Argus Perspective on Streaks Win

By Marc Nesseler, nesseler@qconline.com
GALESBURG – It's not about having a Merry Christmas when it comes to ifs and buts for the United Township girls' basketball team. It's about having a better new year.

"We've got to start turning close losses into wins," said UT coach Justin Schiltz. "Our last three losses in the Western Big 6 have been by two, four and now two points."

The latest of that hard-luck string came Thursday night at John Thiel Gymnasium, with the Panthers falling 65-63 to the Galesburg Silver Streaks.

If those three losses were close wins, the Panthers would be in first place in the WB6. But, they instead sit in fifth, with a 1-3 record, two games out of first place.

"I'm not discouraged by any means, being 1-3 in a balanced league," said Schiltz of his 7-4 club, with an eye on the conference's second half when the calendar year turns. "We're just going to keep trying to get better."

Likewise, Galesburg coach Evan Massey, whose 8-2 team faced the same conference circumstances with a loss but are now 2-2, doesn't put any stock in the "back in it" credo.

"I don't want to sell my girls short; a lot of things can happen," said Massey. "That would be a lot for us to chew on, to be in the conference race. We've just got to keep getting better and take whatever happens."

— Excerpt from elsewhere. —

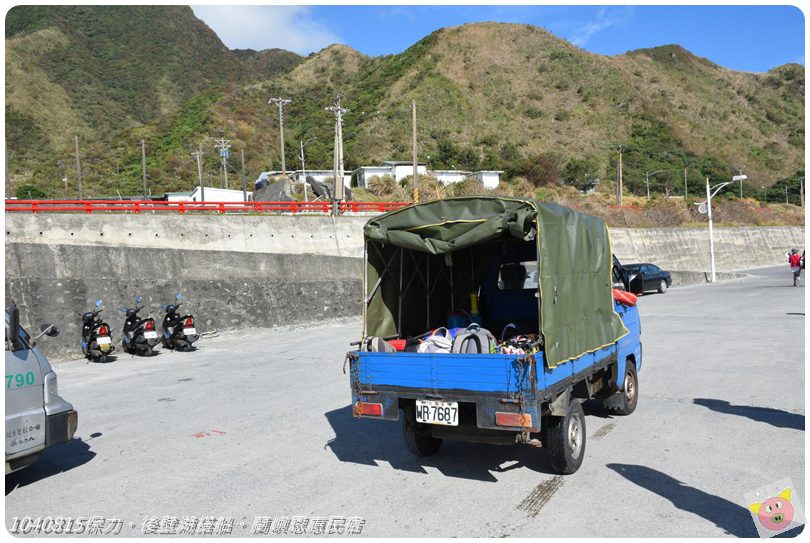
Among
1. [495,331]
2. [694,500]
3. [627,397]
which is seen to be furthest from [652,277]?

What happened Thursday was that the Streaks performed much better in the clutch.

With UT holding a 56-54 lead with 2.5 minutes left in regulation, the game swung to the favor of the better free-throw shooting team. The Streaks hit 6-of-7 down the stretch, including five straight, while UT was 4-of-8.

That, of course, made the two-point outcome huge.

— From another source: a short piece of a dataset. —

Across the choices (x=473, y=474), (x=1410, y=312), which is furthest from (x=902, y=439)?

"Free throws were huge and turnovers were huge," said Schiltz. "In closely played games of this style, there are going to be a million mistakes. But late, at the end, you can't make one or two.

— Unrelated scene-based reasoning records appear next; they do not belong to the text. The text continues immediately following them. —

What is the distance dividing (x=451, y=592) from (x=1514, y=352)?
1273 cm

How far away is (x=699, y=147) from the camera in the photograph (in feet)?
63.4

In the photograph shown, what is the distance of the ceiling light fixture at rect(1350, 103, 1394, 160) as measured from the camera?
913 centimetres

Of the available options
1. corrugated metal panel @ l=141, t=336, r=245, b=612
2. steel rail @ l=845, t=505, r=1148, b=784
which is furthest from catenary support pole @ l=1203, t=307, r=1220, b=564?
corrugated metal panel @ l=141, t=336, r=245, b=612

"Basketball is a game of mistakes, but the ones at the ends of games are critical ones. This is as tough an environment as it gets and you have to do the little things at the end to win."

UT did many of the right things in the second half just to get to that point. The Streaks led by a dozen at 34-22 with a minute left in the first half. However, the Panthers made it a one-point game by the start of the fourth quarter.

Down the stretch, they had to plug away without their leading scorer, MiKayla Fallon (7 points, 2-of-11 shooting but with a team-high 10 rebounds), who fouled out. Stepping up, though, were Abby VanDeventer (25 points), the VanWatermeulen twins, Jennifer and Jamie, with matching outputs of 10 points, and Halle Lewis with nine boards.

What didn't fit, though, was UT taking the air out of the ball with four minutes left in the game clinging to a four-point lead. They shaved a minute off the clock, but turned the ball over, with the Streaks regaining the lead at the start of that free-throw stretch.

In order to hold on, UT would have had to convert at the line, but the Panthers were just 19-of-35 there. The Streaks were 20-of-28 on free throws. Plus, UT committed 32 turnovers, compared to the Streaks' 25.

"Our girls were gassed; they were getting tired," Schiltz said of the delay call. "It wasn't to stem momentum; our girls were getting heavy-legged."